Forget fancy lures, depth charges or precision casting guns. The new weapon requires vision - ultraviolet vision.
Called Fool-a-Fish, it comes in a bottle that sprays titanium dioxide on fishing lures and bait. The chemical lights up the watery depths like a disco ball, luring fish from half 800m away.
Fool-a-Fish is the brainchild of a Spokane physician named Dr Milan Jeckle who combined his love of chemistry and the outdoors into a new business. Fool-A-Fish is earning a growing reputation as anglers from Alaska to Florida enjoy success with the product.
"You catch three or four times more fish, and the biggest fish," Jeckle contended.

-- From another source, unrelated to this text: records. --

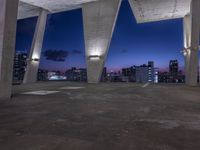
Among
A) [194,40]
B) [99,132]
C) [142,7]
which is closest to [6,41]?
[99,132]

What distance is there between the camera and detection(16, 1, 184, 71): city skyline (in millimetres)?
50562

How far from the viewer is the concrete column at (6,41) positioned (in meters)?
7.09

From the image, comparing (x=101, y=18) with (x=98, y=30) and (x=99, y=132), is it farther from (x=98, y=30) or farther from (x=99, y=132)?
(x=99, y=132)

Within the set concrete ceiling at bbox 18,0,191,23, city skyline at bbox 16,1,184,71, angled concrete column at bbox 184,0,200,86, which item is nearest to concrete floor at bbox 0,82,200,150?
angled concrete column at bbox 184,0,200,86

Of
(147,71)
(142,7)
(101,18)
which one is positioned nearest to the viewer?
(101,18)

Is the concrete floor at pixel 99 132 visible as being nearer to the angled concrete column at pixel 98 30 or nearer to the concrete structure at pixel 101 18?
the concrete structure at pixel 101 18

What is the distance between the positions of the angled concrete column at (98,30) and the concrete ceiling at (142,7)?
1.45 m

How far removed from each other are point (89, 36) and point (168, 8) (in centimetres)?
905

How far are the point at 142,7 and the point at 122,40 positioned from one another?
1339 inches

Researchers have discovered that while humans see in three colours - red, yellow-green and blue - fish and birds see a fourth colour in the ultraviolet range, which shows up as a white glow, Jeckle said. This colour is invisible to humans.
Product lauded in the fishing industry
Working with David Cleary, a chemistry professor at Spokane's Gonzaga University, Jeckle came up with the formula combining titanium dioxide, which is used in sunscreens, and several other chemicals. The whitish liquid dries quickly, and will stay on a lure for some two hours, he said. It is nontoxic, odourless and washes off with soap and water.
But underwater it shines like a beacon to fish.
Jeckle said many of the spray products currently used to lure fish are scent-based, because fish are known to search for food by smell.
Jeckle makes up batches of Fool-A-Fish in his kitchen. The spray is sold in some outdoor stores in the region, and it can be ordered on Jeckle's website. It is also getting written up in fishing magazines. Northwest Angler said the formula "makes it super easy for fish to see lures or baits from great distances".
Instructors at Salmon University in Tacoma, a guide service and fishing school, also report success with the product. John Keizer, one of its chief instructors, said he found that treated herring caught three fish for every one caught on untreated herring.
Similar product developed for birds
Jeckle has also adapted his formula to produce Fool-A-Bird, which works on a reverse principle. Birds use ultraviolet vision to avoid humans, so Jeckle created a formula that when sprayed on a hunter's clothes, body and gun will absorb ultraviolet rays.
"You spray it on yourself and they treat you like a tree trunk or a dead stump," Jeckle said. "They ignore you."
Jeckle grew up in Green Bay, Wisconsin, where he began fishing for perch as a boy. He practiced for three decades as a family physician in Spokane, and went into semi-retirement five years ago. That's what gave him the time to develop his products, he said.
Jeckle cautioned that Fool-A-Fish is not foolproof.
"It's not magic," Jeckle said. Some days nothing will make fish bite, and other days they will bite at anything, he said.
"This is for when it's in-between," he said.